### [Task objective]
Your task is to write out exactly the lines from the line containing "What is the distance from the observer" through the end of the records, inclusive at both ends.

### [Extracted records]
+ + + + +
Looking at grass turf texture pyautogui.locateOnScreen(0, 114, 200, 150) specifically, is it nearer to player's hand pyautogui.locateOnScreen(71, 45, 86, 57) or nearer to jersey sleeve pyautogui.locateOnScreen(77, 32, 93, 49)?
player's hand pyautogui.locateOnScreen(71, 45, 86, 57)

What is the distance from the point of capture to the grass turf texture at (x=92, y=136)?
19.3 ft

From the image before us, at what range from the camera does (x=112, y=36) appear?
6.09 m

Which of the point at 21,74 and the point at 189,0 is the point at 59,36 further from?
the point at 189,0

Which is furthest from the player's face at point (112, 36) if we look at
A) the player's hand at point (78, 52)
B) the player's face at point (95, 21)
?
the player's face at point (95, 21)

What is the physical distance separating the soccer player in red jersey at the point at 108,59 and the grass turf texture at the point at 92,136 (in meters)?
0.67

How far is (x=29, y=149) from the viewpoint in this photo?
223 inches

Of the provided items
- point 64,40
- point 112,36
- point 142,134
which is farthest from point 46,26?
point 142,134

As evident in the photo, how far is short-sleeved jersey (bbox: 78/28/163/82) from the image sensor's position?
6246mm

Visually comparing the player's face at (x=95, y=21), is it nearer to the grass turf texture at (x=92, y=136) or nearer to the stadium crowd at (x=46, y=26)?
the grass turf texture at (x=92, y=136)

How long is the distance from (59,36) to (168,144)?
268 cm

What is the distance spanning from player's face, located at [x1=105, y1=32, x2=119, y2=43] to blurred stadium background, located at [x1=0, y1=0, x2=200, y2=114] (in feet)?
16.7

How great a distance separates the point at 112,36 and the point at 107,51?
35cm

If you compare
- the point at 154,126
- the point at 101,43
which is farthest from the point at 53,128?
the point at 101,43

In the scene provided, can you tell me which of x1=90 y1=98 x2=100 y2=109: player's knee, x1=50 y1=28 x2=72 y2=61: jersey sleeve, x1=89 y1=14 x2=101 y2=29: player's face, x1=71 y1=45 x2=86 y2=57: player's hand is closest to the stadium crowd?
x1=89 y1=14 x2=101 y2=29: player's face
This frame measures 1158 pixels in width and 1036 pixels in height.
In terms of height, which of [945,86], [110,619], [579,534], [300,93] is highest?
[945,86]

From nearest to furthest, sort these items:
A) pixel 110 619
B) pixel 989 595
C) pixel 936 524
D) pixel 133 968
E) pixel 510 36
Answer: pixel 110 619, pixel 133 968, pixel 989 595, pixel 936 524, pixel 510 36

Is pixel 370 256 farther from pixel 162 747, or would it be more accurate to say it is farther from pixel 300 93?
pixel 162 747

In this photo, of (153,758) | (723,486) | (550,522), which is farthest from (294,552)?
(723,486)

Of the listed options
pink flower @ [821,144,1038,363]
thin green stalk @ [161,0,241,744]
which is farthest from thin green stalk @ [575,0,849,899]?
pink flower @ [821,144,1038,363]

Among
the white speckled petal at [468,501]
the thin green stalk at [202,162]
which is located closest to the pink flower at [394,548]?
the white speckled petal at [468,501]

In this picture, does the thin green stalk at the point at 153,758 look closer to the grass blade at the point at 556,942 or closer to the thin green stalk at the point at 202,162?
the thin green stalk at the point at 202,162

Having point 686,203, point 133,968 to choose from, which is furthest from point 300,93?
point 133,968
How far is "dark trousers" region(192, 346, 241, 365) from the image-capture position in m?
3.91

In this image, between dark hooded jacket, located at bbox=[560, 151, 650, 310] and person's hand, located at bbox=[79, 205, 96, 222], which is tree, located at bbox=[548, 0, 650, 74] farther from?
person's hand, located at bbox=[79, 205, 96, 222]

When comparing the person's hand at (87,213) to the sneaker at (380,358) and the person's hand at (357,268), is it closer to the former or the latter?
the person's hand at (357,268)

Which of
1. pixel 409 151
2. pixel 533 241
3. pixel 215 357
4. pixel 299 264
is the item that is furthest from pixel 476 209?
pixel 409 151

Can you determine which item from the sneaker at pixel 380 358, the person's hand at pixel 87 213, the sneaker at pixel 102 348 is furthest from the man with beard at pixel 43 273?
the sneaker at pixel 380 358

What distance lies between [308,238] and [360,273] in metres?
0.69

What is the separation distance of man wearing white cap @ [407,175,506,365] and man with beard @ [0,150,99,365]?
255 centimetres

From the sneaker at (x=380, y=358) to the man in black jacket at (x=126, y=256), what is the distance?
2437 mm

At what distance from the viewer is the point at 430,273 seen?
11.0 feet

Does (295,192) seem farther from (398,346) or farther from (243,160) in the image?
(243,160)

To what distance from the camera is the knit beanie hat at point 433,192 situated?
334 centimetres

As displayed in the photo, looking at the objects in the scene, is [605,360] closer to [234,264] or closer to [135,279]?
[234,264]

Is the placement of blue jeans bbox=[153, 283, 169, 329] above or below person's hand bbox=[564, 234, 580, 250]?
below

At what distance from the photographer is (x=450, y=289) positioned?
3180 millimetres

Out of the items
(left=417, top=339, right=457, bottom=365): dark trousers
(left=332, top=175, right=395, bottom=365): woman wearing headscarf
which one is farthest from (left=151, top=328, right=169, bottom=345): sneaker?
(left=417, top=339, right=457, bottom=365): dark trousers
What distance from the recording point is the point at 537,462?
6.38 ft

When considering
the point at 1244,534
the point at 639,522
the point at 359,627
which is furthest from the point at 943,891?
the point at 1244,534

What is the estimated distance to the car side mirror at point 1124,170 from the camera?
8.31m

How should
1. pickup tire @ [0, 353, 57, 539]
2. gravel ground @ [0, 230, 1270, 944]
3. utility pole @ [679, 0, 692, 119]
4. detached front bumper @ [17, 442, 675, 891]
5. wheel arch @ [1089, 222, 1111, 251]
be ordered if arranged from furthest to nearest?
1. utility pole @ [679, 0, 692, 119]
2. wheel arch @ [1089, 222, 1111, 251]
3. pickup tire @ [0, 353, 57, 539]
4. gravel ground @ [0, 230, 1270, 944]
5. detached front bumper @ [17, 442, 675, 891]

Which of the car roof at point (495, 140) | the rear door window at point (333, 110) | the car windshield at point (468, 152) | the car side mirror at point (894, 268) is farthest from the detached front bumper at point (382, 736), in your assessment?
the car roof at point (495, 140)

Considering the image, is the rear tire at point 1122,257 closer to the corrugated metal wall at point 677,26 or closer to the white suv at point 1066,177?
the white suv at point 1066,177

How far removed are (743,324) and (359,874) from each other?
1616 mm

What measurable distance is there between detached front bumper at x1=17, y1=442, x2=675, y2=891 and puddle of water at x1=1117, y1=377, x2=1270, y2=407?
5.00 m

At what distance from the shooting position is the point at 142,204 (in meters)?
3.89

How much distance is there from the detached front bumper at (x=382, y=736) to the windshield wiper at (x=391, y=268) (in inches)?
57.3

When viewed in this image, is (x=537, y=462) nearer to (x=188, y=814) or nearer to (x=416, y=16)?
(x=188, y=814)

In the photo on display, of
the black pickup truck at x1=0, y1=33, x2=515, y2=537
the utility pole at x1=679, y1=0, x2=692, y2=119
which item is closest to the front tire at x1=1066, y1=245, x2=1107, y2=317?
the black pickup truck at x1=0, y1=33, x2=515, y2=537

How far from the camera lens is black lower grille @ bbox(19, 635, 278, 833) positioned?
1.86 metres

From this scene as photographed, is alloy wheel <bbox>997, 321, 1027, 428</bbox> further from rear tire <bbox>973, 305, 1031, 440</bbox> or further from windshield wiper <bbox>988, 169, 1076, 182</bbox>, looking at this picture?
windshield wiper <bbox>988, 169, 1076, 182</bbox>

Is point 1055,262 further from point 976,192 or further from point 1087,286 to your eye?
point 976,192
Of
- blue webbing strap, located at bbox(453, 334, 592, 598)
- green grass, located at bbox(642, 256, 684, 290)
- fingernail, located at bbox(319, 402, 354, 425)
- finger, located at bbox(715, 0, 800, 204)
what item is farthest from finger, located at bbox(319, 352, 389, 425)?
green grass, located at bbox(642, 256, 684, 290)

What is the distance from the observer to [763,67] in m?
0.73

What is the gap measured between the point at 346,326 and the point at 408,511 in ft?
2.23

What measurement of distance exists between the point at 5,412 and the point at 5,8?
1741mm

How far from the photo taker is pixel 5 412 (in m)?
+ + + + +
### [Result below]
What is the distance from the observer to [763,67] in m?
0.73

What is the gap measured between the point at 346,326 and the point at 408,511 in ft?
2.23

What measurement of distance exists between the point at 5,412 and the point at 5,8?
1741mm

How far from the photo taker is pixel 5 412 (in m)?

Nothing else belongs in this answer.